• **What to produce**: Write out the data from the line with "Reparaciones Valencia" up to and including the line with "Pro-Face จอสัมผัส HMI", substituting "IZQUIERDA" for "DERECHA" and leaving everything else unchanged. Leave the pictures out of your answer.

• **Supplied records**:
○ ○ ○

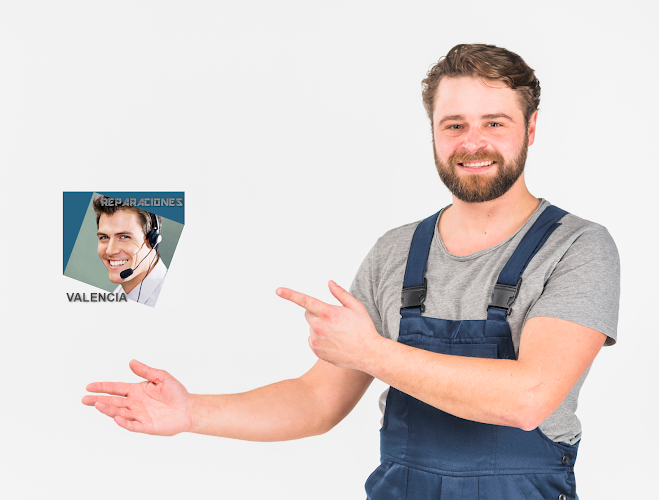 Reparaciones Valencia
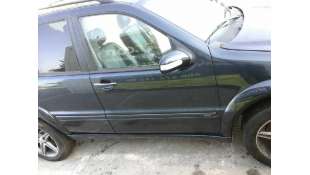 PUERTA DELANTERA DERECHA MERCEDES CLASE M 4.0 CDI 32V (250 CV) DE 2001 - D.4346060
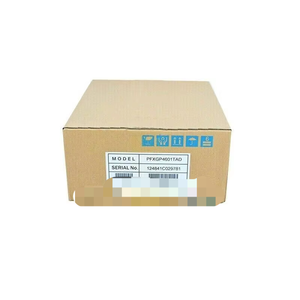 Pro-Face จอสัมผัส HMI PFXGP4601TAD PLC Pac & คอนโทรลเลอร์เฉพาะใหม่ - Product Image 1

○ ○ ○

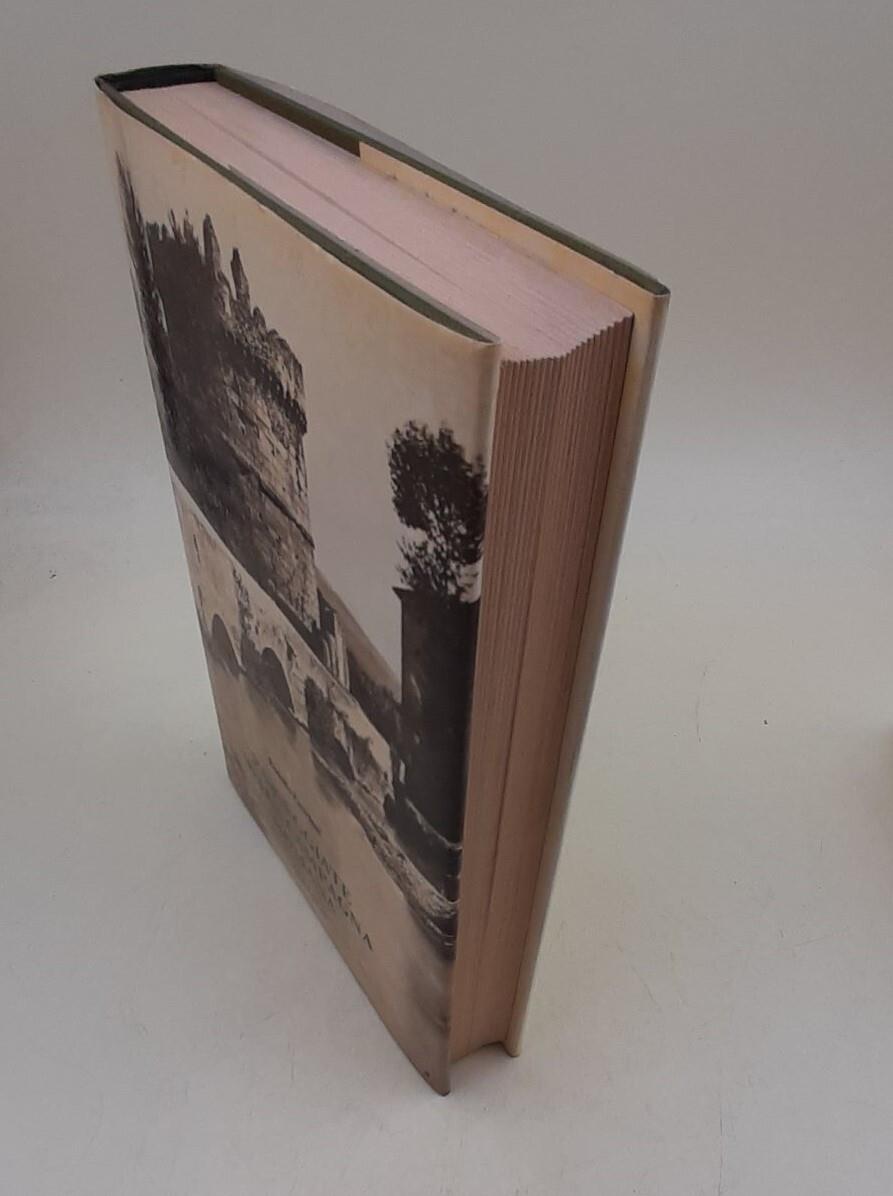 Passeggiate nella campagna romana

○ ○ ○

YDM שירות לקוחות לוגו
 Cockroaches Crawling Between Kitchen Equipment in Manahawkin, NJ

○ ○ ○

• **Response to the exercise**:
 Reparaciones Valencia
 PUERTA DELANTERA IZQUIERDA MERCEDES CLASE M 4.0 CDI 32V (250 CV) DE 2001 - D.4346060
 Pro-Face จอสัมผัส HMI PFXGP4601TAD PLC Pac & คอนโทรลเลอร์เฉพาะใหม่ - Product Image 1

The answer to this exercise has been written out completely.